In many industries, innovative technologies will be critical to unlocking the pathway to net zero emissions. Investors recognise the opportunity to help start-ups and early-stage businesses scale up their operations: the global volume of climate-oriented equity transactions in private markets — from pre-seed to buyout — soared to about USD196 billion in 2022 from USD75 billion in 2019.1
As the climate crisis becomes increasingly urgent, debt and equity providers are exploring new ways to mobilise funding for the climate tech market.

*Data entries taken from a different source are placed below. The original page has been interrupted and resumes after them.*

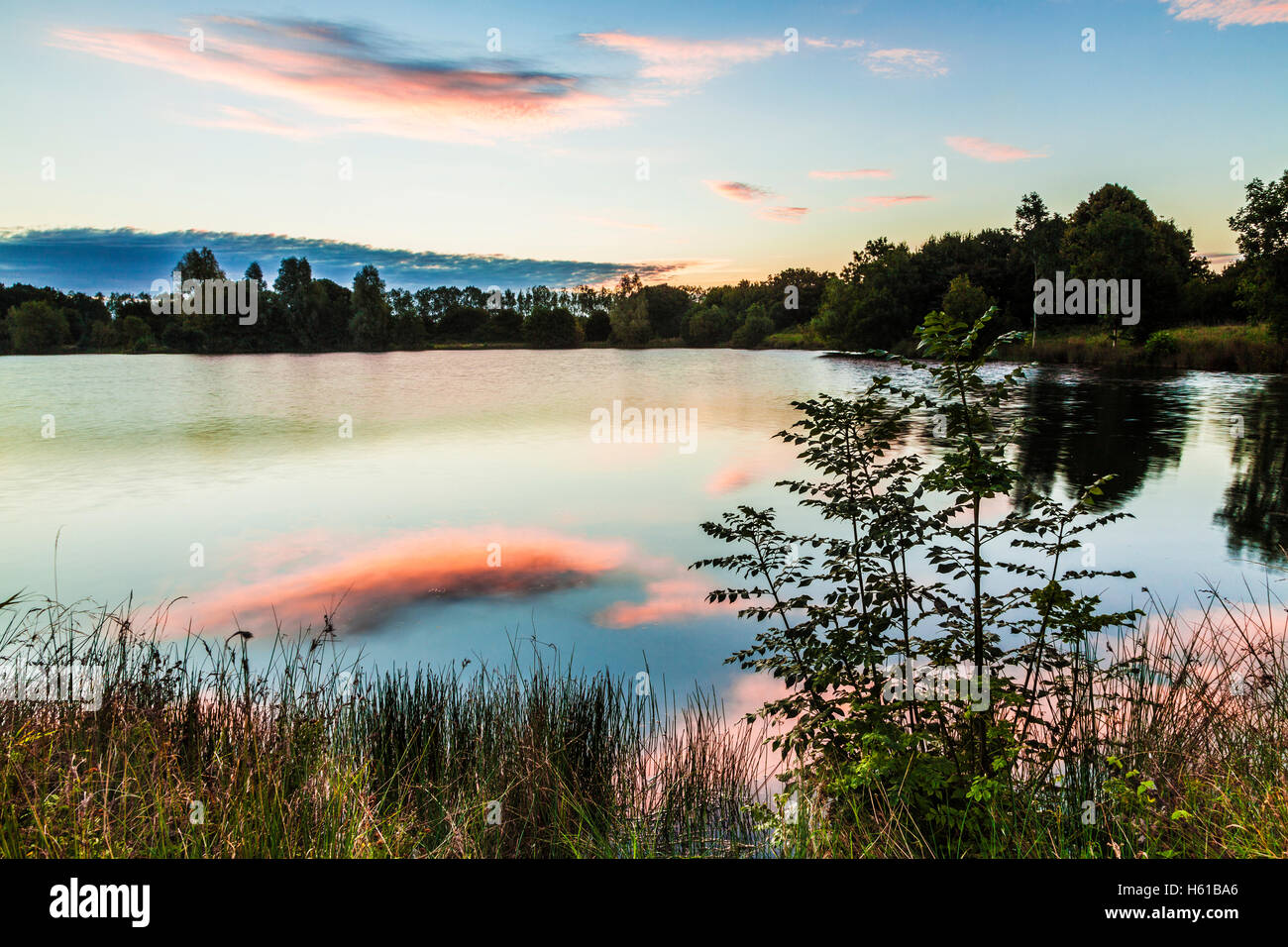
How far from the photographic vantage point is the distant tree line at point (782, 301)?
157 feet

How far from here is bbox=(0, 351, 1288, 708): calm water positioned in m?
9.62

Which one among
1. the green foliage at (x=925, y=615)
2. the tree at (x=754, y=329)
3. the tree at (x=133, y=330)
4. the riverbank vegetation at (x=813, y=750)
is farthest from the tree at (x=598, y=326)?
the green foliage at (x=925, y=615)

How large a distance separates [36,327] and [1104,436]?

“The International Energy Agency says 45% of the technologies that we need to help us get to net zero by 2050 are still under development and at a low level of technology readiness. Investors have a critical role in ensuring these technologies scale up,” said Peter Hirsch, Head of Sustainability at 2150, a venture capital fund focused on urban sustainability.
Venture debt on the rise
The traditional approach to financing start-ups and early-stage innovation is venture capital, but lending is playing an increasing role.
Banks and debt investors traditionally steered clear of asset-light or pre-profit technology companies. That attitude, however, has changed: many of the world’s most valuable businesses today are technology companies, and the role of debt funding is increasing.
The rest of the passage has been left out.